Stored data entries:

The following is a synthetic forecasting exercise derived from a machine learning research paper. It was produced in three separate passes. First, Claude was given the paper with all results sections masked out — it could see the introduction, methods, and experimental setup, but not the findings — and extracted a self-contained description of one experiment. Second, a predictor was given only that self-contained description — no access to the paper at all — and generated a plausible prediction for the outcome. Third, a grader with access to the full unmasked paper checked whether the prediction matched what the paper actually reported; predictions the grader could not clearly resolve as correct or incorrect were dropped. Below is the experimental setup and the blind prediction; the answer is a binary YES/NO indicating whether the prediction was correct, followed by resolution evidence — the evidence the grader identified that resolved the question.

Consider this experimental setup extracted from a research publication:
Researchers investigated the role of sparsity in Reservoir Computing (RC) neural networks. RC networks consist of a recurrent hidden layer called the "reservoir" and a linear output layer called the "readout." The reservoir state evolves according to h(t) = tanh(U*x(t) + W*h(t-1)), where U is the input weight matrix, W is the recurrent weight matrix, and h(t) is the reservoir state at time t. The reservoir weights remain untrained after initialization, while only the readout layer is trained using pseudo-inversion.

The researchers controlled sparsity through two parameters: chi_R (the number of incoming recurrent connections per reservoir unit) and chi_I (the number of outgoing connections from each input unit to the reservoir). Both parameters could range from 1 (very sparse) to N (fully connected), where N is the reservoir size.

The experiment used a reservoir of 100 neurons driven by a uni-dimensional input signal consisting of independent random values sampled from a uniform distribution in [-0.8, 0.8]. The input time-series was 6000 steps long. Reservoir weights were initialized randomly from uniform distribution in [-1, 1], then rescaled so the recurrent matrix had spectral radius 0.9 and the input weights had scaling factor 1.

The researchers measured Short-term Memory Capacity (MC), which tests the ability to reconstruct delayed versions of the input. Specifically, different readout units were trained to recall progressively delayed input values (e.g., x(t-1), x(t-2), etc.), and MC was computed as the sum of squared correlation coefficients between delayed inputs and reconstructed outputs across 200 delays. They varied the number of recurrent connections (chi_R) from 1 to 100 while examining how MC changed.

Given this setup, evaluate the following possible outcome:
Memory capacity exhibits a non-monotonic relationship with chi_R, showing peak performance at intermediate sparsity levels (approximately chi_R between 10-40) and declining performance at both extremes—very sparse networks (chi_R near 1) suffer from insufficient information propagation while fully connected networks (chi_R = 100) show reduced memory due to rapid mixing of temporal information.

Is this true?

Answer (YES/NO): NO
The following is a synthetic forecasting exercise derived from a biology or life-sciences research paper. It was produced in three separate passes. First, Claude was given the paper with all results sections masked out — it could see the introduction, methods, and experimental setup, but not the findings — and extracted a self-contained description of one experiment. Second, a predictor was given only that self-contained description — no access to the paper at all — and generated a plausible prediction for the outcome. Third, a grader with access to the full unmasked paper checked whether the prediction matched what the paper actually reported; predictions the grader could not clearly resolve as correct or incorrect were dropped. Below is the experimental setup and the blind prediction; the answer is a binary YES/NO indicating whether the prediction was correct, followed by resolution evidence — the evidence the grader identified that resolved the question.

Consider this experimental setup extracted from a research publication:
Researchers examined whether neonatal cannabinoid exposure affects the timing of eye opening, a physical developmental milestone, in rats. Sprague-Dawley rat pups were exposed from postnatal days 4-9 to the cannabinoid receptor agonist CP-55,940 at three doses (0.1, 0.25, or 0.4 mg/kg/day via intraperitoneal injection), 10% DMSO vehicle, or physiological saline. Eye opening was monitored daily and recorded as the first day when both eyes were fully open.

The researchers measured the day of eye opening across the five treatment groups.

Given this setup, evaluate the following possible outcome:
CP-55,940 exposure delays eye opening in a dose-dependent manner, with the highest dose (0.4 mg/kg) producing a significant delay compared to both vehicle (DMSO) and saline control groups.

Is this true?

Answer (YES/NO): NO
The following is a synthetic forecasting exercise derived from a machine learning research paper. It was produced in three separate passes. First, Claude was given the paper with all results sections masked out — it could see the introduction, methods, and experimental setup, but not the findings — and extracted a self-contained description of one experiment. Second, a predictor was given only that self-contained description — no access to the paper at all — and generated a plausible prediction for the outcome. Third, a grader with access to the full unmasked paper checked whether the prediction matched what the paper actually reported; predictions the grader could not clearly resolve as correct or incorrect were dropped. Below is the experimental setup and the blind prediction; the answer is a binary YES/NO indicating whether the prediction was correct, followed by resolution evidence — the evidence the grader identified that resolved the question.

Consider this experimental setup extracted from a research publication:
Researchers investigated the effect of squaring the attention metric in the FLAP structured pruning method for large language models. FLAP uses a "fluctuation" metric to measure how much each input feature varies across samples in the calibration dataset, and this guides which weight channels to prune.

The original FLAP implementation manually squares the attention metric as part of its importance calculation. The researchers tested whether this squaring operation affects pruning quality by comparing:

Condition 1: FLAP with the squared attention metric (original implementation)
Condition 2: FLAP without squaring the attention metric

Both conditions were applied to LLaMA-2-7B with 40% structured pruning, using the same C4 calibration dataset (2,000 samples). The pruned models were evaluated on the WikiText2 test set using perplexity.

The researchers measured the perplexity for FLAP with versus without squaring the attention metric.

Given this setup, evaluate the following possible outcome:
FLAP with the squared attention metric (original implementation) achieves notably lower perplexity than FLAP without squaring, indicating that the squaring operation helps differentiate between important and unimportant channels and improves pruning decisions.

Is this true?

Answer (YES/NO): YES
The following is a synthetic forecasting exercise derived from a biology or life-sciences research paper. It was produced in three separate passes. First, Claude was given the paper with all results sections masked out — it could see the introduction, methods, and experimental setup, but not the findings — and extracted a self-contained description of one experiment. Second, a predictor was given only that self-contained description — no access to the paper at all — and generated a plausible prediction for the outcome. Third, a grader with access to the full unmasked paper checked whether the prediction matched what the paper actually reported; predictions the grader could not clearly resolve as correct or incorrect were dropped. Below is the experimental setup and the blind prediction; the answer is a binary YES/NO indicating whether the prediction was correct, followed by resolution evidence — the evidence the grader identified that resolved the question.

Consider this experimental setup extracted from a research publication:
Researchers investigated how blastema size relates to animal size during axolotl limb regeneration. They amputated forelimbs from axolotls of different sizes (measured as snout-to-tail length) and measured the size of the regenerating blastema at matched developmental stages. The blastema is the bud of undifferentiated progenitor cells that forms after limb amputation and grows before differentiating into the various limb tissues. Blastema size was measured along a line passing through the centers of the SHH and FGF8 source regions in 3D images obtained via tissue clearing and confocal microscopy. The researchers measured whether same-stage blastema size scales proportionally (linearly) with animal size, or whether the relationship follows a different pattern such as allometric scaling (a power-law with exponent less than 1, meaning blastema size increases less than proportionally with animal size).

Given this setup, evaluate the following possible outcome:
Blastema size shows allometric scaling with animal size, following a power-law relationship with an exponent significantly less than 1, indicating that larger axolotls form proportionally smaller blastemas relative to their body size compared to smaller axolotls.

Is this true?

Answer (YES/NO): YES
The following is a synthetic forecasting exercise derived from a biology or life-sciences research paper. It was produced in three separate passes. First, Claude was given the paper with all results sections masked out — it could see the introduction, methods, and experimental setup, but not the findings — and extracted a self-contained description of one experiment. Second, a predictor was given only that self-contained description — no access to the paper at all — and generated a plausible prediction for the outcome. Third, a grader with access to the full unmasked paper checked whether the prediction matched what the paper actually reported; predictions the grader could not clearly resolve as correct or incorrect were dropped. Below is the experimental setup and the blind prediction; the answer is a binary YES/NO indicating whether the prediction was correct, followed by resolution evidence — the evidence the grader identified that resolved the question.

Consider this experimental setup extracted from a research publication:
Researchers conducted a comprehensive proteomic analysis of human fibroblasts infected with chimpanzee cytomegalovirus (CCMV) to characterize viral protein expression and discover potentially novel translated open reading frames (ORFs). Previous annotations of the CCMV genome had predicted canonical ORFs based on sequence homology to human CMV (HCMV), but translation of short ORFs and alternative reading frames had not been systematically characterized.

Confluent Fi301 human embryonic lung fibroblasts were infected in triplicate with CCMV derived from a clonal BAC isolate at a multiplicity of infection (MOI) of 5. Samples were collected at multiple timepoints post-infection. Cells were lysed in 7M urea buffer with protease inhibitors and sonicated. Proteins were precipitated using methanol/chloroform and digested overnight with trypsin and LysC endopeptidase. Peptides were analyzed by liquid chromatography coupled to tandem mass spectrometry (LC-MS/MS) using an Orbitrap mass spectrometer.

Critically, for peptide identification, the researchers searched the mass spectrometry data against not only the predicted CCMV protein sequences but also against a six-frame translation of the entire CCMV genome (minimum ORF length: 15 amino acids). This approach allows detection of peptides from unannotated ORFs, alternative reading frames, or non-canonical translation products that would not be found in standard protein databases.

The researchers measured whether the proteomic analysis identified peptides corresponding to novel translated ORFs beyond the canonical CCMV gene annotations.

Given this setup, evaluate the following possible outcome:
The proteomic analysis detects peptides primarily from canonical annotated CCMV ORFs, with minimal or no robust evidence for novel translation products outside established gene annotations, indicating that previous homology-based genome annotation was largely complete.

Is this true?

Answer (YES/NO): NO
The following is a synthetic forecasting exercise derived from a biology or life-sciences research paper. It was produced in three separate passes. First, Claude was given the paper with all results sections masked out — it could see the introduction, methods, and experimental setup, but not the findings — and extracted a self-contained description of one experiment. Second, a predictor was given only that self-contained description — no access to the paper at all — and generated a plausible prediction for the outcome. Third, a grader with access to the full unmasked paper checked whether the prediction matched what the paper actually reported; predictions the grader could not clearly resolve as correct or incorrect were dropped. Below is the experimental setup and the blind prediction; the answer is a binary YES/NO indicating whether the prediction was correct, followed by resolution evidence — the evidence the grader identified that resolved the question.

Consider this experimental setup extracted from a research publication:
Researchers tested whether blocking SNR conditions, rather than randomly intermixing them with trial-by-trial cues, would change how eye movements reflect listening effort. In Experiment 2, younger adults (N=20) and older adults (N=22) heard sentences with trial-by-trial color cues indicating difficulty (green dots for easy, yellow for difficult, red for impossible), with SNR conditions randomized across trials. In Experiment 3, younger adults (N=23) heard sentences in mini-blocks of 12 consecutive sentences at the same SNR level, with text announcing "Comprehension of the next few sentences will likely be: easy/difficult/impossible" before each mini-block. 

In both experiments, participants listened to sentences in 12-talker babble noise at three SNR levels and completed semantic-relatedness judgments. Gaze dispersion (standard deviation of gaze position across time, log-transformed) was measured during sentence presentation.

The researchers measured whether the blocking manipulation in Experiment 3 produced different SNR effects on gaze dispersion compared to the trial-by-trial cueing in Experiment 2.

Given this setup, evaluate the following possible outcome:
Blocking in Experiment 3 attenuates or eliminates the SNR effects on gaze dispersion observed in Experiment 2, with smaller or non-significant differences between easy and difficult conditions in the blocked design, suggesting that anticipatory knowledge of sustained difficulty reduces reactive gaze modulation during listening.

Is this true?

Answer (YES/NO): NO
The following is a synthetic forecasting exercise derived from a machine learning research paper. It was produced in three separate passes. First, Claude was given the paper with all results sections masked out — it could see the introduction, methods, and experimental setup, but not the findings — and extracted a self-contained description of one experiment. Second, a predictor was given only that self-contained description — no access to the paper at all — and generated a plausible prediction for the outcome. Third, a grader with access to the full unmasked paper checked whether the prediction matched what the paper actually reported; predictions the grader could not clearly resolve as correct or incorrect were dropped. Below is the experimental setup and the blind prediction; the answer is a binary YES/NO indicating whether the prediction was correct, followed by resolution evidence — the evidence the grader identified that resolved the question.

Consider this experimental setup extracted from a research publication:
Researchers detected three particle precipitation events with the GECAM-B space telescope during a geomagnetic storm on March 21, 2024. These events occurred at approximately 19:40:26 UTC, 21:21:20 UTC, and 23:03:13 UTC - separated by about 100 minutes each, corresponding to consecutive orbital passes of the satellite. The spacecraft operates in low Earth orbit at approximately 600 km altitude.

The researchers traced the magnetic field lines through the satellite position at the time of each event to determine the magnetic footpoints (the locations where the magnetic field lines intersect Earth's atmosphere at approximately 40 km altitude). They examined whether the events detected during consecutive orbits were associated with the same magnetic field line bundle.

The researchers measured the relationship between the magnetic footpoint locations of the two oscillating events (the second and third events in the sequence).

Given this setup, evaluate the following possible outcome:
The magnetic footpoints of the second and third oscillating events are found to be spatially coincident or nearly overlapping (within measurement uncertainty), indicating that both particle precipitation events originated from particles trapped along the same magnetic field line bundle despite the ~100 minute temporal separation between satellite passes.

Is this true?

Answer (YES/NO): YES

§ **Exercise description**:
Up to and including the line with "The researchers controlled", output each line of the entries above exactly, starting from the first.

§ **Solution to this problem**:
The following is a synthetic forecasting exercise derived from a machine learning research paper. It was produced in three separate passes. First, Claude was given the paper with all results sections masked out — it could see the introduction, methods, and experimental setup, but not the findings — and extracted a self-contained description of one experiment. Second, a predictor was given only that self-contained description — no access to the paper at all — and generated a plausible prediction for the outcome. Third, a grader with access to the full unmasked paper checked whether the prediction matched what the paper actually reported; predictions the grader could not clearly resolve as correct or incorrect were dropped. Below is the experimental setup and the blind prediction; the answer is a binary YES/NO indicating whether the prediction was correct, followed by resolution evidence — the evidence the grader identified that resolved the question.

Consider this experimental setup extracted from a research publication:
Researchers investigated the role of sparsity in Reservoir Computing (RC) neural networks. RC networks consist of a recurrent hidden layer called the "reservoir" and a linear output layer called the "readout." The reservoir state evolves according to h(t) = tanh(U*x(t) + W*h(t-1)), where U is the input weight matrix, W is the recurrent weight matrix, and h(t) is the reservoir state at time t. The reservoir weights remain untrained after initialization, while only the readout layer is trained using pseudo-inversion.

The researchers controlled sparsity through two parameters: chi_R (the number of incoming recurrent connections per reservoir unit) and chi_I (the number of outgoing connections from each input unit to the reservoir). Both parameters could range from 1 (very sparse) to N (fully connected), where N is the reservoir size.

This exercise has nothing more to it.